→ **Set task**:
Repeat the passage below on the Japan Volleyball Association, starting with "Official website" and going on through "national volleyball team.", switching "governing body" to "administrative body" each time it occurs.

→ **Excerpt provided**:
++++++++
Japan Volleyball Association
- Sport: Volleyball
- Jurisdiction: Japan
- Abbreviation: JVA
- Founded: 1927
- Affiliation: FIVB
- Affiliation date: 1951
- Regional affiliation: AVC
- Affiliation date: 1952
- Headquarters: Sendagaya, Shibuya-ku, Tokyo
- President: Shunichi Kawai
- Operating income: JP¥ 2.034 billion (2021)

Official website
- www.jva.or.jp/en/
- Japan

= Japan Volleyball Association =

Sports governing body

The Japan Volleyball Association (JVA) is the governing body for volleyball in Japan. It was founded in 1927, and has been a member of FIVB since 1951. It is also a member of the Asian Volleyball Confederation. The JVA is responsible for organizing the Japan men's national volleyball team and Japan women's national volleyball team.
++++++++
→ **Recorded data**:
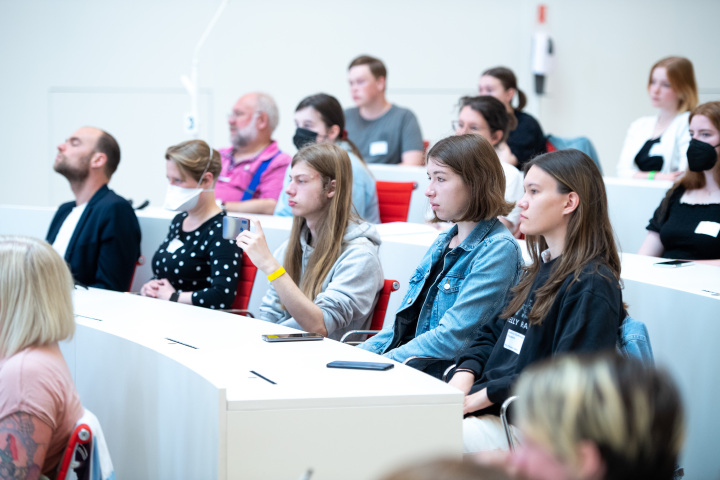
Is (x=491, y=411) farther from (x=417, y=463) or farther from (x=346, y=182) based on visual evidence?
(x=417, y=463)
++++++++
→ **Task response**:
Official website
- www.jva.or.jp/en/
- Japan

= Japan Volleyball Association =

Sports administrative body

The Japan Volleyball Association (JVA) is the administrative body for volleyball in Japan. It was founded in 1927, and has been a member of FIVB since 1951. It is also a member of the Asian Volleyball Confederation. The JVA is responsible for organizing the Japan men's national volleyball team and Japan women's national volleyball team.